▶ **Data supplied**
▬▬▬▬▬▬▬▬▬▬
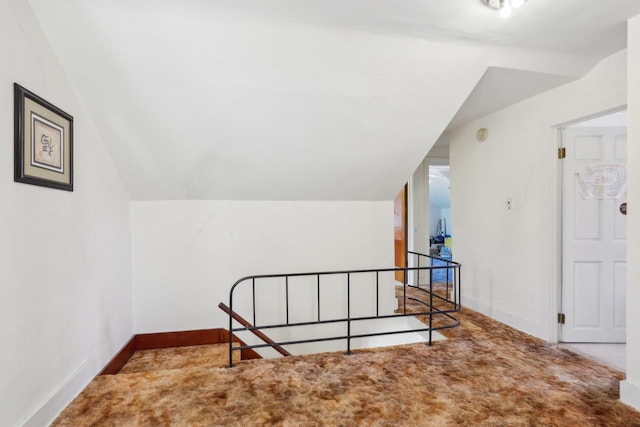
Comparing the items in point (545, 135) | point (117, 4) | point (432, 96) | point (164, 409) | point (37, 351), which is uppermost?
point (117, 4)

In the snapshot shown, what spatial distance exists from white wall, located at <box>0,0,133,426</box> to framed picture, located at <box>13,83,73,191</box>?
4 cm

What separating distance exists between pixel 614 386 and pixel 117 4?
150 inches

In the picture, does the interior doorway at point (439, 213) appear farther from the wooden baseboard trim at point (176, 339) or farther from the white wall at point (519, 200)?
the wooden baseboard trim at point (176, 339)

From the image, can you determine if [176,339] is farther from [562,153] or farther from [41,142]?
[562,153]

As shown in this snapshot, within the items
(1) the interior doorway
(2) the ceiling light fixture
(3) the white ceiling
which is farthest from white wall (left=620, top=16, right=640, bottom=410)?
(1) the interior doorway

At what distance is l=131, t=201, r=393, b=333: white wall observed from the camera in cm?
306

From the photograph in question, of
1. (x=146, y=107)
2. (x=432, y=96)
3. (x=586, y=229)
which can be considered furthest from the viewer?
(x=586, y=229)

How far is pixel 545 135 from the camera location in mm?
2926

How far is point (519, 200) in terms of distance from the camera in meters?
3.14

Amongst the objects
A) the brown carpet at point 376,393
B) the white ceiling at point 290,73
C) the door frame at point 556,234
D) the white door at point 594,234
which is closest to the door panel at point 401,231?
the white ceiling at point 290,73

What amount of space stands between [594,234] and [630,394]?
1376 millimetres

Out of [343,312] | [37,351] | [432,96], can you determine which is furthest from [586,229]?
[37,351]

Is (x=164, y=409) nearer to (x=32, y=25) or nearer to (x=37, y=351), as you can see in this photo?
(x=37, y=351)

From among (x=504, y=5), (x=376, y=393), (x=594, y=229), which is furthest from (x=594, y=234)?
(x=376, y=393)
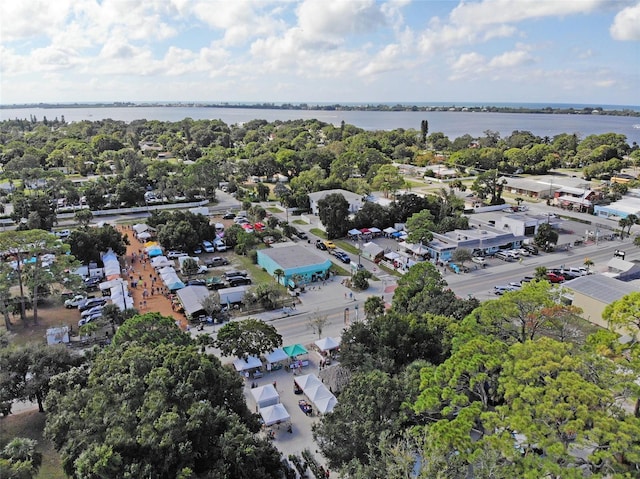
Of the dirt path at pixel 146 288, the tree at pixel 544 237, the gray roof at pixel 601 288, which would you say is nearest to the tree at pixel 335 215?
the dirt path at pixel 146 288

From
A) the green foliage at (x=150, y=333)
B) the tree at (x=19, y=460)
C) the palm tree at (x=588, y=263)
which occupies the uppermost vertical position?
the green foliage at (x=150, y=333)

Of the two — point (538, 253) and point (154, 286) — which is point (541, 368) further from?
point (538, 253)

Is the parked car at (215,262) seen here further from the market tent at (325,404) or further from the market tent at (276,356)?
the market tent at (325,404)

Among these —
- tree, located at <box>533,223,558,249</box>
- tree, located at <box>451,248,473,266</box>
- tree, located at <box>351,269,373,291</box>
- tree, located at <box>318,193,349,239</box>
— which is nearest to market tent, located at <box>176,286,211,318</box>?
tree, located at <box>351,269,373,291</box>

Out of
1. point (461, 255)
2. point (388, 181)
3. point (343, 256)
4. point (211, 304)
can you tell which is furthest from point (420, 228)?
point (211, 304)

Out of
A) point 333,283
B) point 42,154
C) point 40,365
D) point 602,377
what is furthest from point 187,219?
point 42,154

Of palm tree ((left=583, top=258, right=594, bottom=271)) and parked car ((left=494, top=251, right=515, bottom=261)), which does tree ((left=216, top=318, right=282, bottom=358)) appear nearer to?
parked car ((left=494, top=251, right=515, bottom=261))
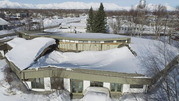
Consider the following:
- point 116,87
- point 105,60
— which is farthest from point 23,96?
point 105,60

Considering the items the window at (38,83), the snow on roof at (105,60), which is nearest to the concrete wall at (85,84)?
the snow on roof at (105,60)

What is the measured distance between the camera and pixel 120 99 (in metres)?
10.4

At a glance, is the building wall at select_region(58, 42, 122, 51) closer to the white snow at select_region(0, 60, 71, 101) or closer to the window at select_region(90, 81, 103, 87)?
the window at select_region(90, 81, 103, 87)

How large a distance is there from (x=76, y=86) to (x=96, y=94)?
7.41 feet

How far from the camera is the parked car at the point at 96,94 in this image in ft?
31.9

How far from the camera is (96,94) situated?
10.2 meters

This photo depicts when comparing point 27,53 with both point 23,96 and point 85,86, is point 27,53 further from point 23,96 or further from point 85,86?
point 85,86

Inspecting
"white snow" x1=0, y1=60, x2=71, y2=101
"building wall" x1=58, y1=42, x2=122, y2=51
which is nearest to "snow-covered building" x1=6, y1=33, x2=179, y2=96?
"white snow" x1=0, y1=60, x2=71, y2=101

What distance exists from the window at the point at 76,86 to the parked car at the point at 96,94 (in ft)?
2.35

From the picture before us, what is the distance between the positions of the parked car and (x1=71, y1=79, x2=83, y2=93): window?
2.35 feet

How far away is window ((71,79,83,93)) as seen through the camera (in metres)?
11.4

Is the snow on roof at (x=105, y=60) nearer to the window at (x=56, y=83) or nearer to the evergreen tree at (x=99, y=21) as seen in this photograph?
the window at (x=56, y=83)

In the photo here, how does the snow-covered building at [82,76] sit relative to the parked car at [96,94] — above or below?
above

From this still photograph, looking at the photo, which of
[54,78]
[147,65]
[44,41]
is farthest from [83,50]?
[147,65]
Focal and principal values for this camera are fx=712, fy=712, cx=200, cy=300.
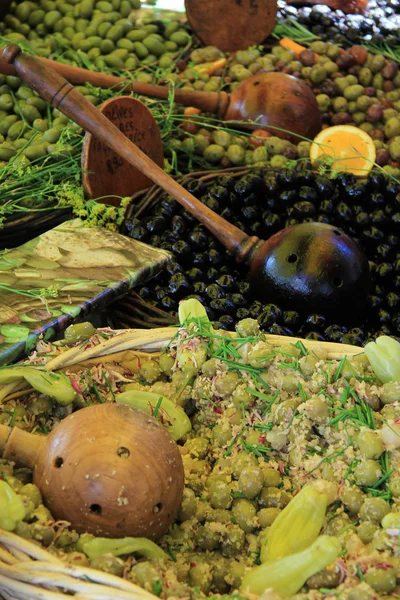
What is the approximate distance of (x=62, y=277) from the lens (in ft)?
5.46

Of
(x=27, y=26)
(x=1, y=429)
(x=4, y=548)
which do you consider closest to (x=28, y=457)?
(x=1, y=429)

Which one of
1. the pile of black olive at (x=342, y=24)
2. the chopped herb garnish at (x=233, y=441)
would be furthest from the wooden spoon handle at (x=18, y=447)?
the pile of black olive at (x=342, y=24)

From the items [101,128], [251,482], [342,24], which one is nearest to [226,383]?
[251,482]

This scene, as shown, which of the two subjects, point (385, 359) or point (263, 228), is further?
point (263, 228)

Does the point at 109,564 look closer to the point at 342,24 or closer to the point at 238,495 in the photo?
the point at 238,495

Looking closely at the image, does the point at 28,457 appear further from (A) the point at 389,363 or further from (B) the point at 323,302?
(B) the point at 323,302

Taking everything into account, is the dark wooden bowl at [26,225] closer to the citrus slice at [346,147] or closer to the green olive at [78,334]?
the green olive at [78,334]

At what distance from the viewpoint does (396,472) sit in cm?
106

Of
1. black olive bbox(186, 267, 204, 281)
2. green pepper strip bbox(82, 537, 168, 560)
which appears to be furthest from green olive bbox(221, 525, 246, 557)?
black olive bbox(186, 267, 204, 281)

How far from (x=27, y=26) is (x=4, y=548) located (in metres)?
2.37

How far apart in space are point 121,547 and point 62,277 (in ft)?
2.78

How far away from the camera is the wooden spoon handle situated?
3.47ft

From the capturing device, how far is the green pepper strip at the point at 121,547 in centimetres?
93

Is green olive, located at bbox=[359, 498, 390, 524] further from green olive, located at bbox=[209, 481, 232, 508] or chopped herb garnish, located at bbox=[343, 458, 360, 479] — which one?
green olive, located at bbox=[209, 481, 232, 508]
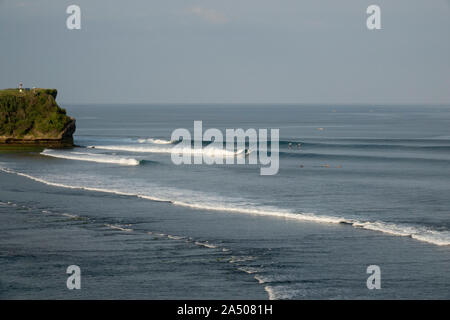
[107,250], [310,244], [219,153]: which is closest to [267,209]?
[310,244]

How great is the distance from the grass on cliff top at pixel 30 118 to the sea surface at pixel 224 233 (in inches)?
1174

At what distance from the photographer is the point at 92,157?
56.7m

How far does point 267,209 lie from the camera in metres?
28.4

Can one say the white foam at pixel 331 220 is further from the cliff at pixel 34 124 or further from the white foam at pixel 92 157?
the cliff at pixel 34 124

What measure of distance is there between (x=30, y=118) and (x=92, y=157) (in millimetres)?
22595

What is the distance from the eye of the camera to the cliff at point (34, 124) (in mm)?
73938

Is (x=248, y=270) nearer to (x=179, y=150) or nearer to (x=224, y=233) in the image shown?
(x=224, y=233)

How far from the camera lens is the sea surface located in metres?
16.8
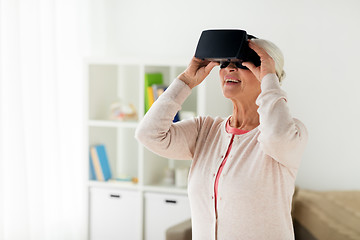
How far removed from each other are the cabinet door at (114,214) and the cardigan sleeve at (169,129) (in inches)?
62.4

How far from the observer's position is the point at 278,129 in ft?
4.20

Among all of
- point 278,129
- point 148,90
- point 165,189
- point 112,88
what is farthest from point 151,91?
point 278,129

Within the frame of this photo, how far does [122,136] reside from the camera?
349cm

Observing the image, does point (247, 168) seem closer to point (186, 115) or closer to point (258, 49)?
point (258, 49)

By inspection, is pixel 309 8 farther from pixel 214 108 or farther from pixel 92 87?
pixel 92 87

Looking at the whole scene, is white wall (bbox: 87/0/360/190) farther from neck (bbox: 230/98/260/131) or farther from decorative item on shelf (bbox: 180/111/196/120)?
neck (bbox: 230/98/260/131)

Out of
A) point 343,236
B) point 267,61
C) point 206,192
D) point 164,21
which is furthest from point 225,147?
point 164,21

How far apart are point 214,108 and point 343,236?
110 cm

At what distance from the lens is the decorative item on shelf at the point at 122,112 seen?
3.21 metres

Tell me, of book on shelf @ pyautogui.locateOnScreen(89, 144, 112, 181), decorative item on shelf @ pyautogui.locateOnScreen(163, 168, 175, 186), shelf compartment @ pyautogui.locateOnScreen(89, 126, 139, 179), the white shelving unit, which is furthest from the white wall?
book on shelf @ pyautogui.locateOnScreen(89, 144, 112, 181)

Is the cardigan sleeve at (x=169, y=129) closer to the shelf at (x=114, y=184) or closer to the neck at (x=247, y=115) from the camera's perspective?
the neck at (x=247, y=115)

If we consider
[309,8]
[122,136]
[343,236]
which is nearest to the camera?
[343,236]

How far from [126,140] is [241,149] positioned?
2120 millimetres

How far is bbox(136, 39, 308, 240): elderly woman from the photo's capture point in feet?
4.35
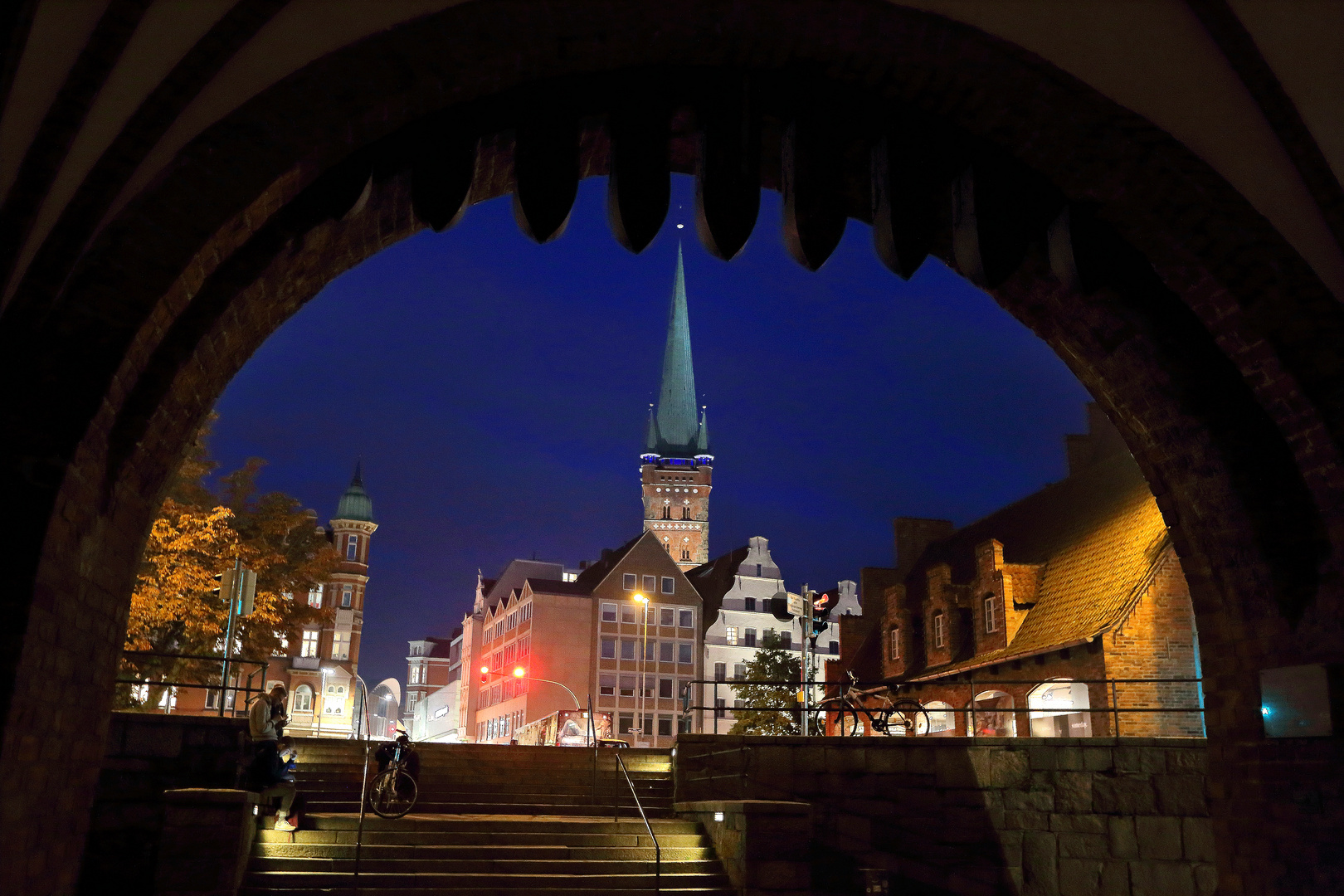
▬▬▬▬▬▬▬▬▬▬
▶ **Exercise directions**
Give only the number of lines in the listing above that contain the string "pyautogui".

▶ **Final result**
2